▶ **AUFGABE A**
Bitte schreib den Textauszug zur Grunderwerbsteuer erneut ab, beginnend bei „Der notariell beurkundete“ und endend bei „Nr.1 GrEStG 1983).“, und ersetze dabei „Gegenleistung“ durch „Entgelt“.
▶ **AUFGABE B**
Beantworte anhand des Textauszugs zur Grunderwerbsteuer diese Fragen:
(i) Von welchem Datum ist der notariell beurkundete Grundstückskaufvertrag?
(ii) Wonach bemisst sich die Steuer für diesen Rechtsvorgang?
(iii) Wie müssen Erwerbsgegenstand und Gegenleistung verknüpft sein?

▶ **TEXTAUSZUG**
§
Der notariell beurkundete Grundstückskaufvertrag vom 20.Dezember 1989 ist ein der Grunderwerbsteuer unterliegender Rechtsvorgang i.S. von § 1 Abs.1 Nr.1 des Grunderwerbsteuergesetzes (GrEStG) 1983. Die Steuer dafür bemißt sich nach dem Wert der Gegenleistung (§ 8 Abs.1 GrEStG 1983). Als Gegenleistung gelten bei dem Kauf der Kaufpreis einschließlich der vom Käufer übernommenen sonstigen Leistungen und der dem Verkäufer vorbehaltenen Nutzungen (§ 9 Abs.1 Nr.1 GrEStG 1983).
Es entspricht ständiger Rechtsprechung, daß zur Gegenleistung im grunderwerbsteuerrechtlichen Sinne jede Leistung gehört, die der Erwerber als Entgelt für den Erwerb des Grundstücks gewährt oder die der Veräußerer als Entgelt für die Veräußerung des Grundstücks empfängt (vgl. z.B. BFH-Urteil vom 5.November 1980 II R 28/75, BFHE 132, 111, BStBl II 1981, 174). Entscheidend für die Qualifikation einer Leistung als Gegenleistung i.S. des § 9 Abs.1 Nr.1 GrEStG 1983 ist, daß die Verpflichtung zur Leistung auf den Erwerb des Grundstücks in dem Zustand, in dem es zum Erwerbsgegenstand gemacht wurde, bezogen ist. Erwerbsgegenstand und Gegenleistung müssen danach final verknüpft sein.
§
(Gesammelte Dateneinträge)
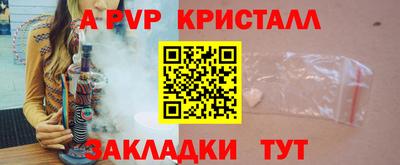 твердый Донской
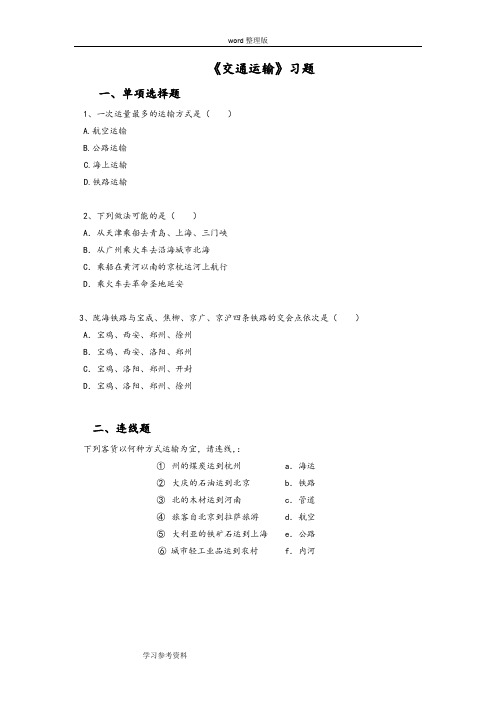 地理人教八年级上册(2013年新编)《交通运输》习题3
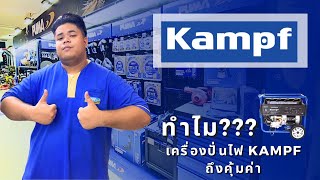 พบกับ KAMPF เครื่องปั่นไฟที่คุ้มราคา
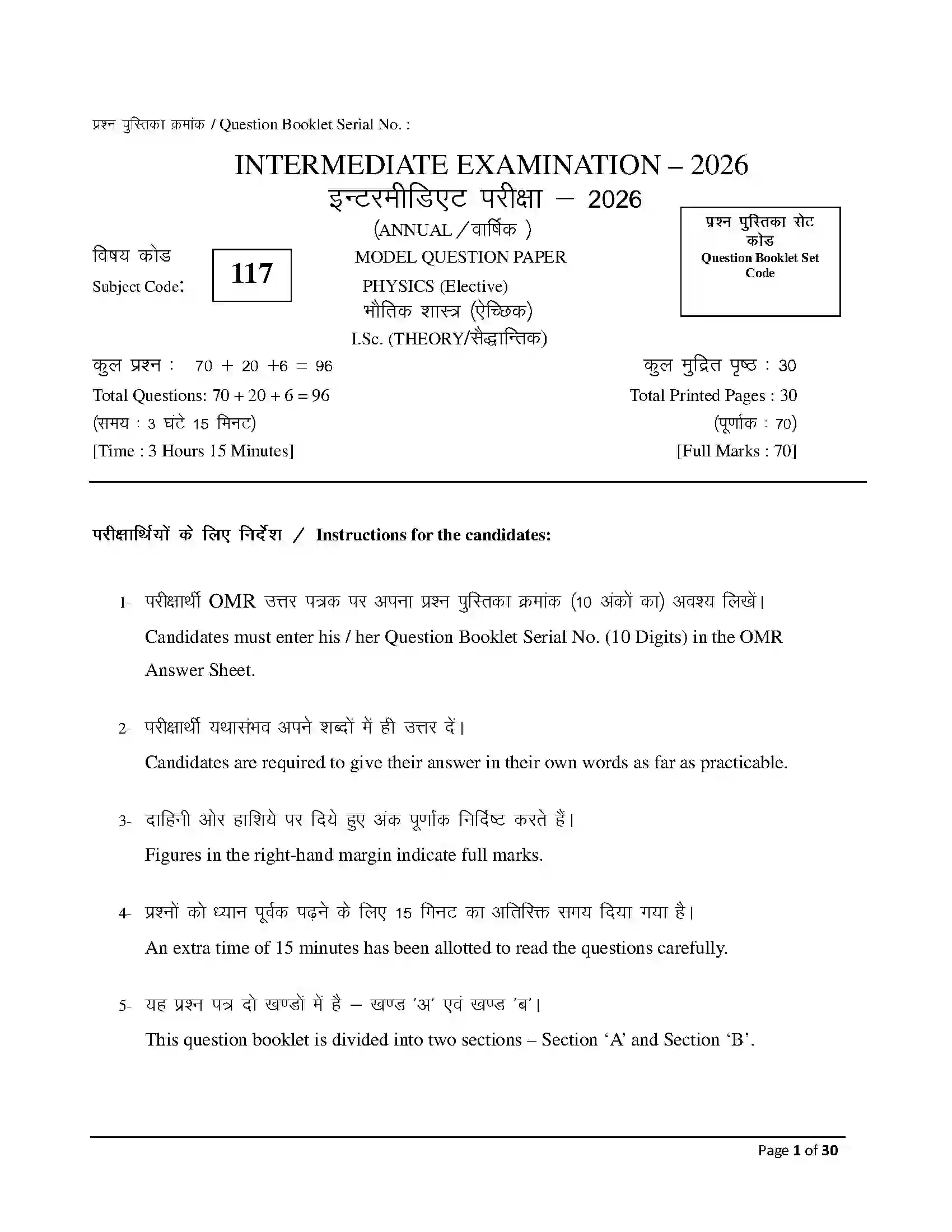 Bihar Board Class 12th 2026 Physics Sample Paper 1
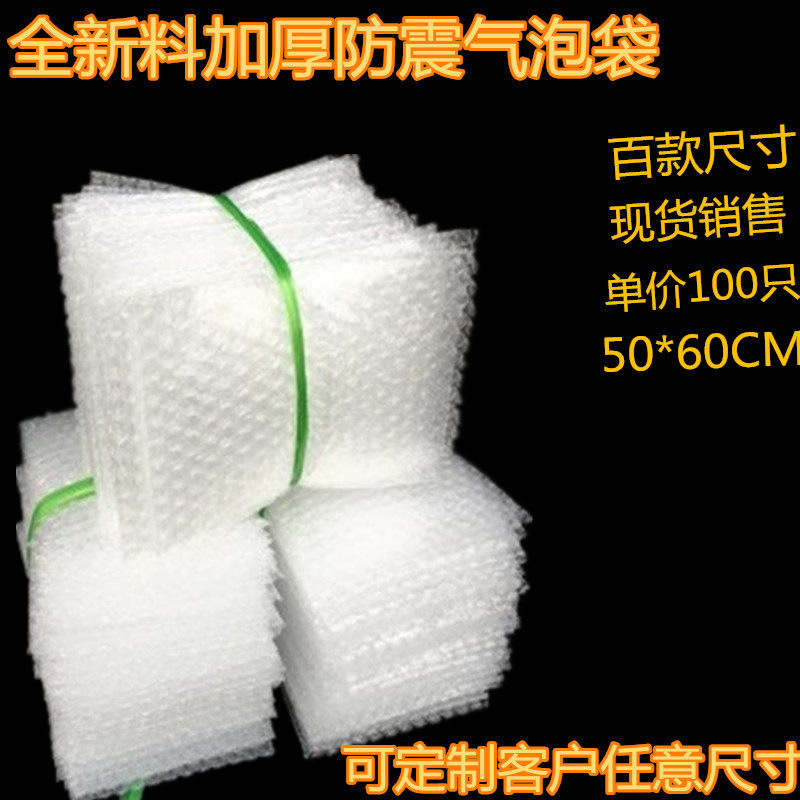 50*60cm100个加厚防震大气泡袋定做打包装膜小泡沫袋泡泡袋子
§
▶ **LÖSUNG A**
Der notariell beurkundete Grundstückskaufvertrag vom 20.Dezember 1989 ist ein der Grunderwerbsteuer unterliegender Rechtsvorgang i.S. von § 1 Abs.1 Nr.1 des Grunderwerbsteuergesetzes (GrEStG) 1983. Die Steuer dafür bemißt sich nach dem Wert der Entgelt (§ 8 Abs.1 GrEStG 1983). Als Entgelt gelten bei dem Kauf der Kaufpreis einschließlich der vom Käufer übernommenen sonstigen Leistungen und der dem Verkäufer vorbehaltenen Nutzungen (§ 9 Abs.1 Nr.1 GrEStG 1983).

▶ **LÖSUNG B**
(i) Vom 20. Dezember 1989.
(ii) Nach dem Wert der Gegenleistung.
(iii) Final.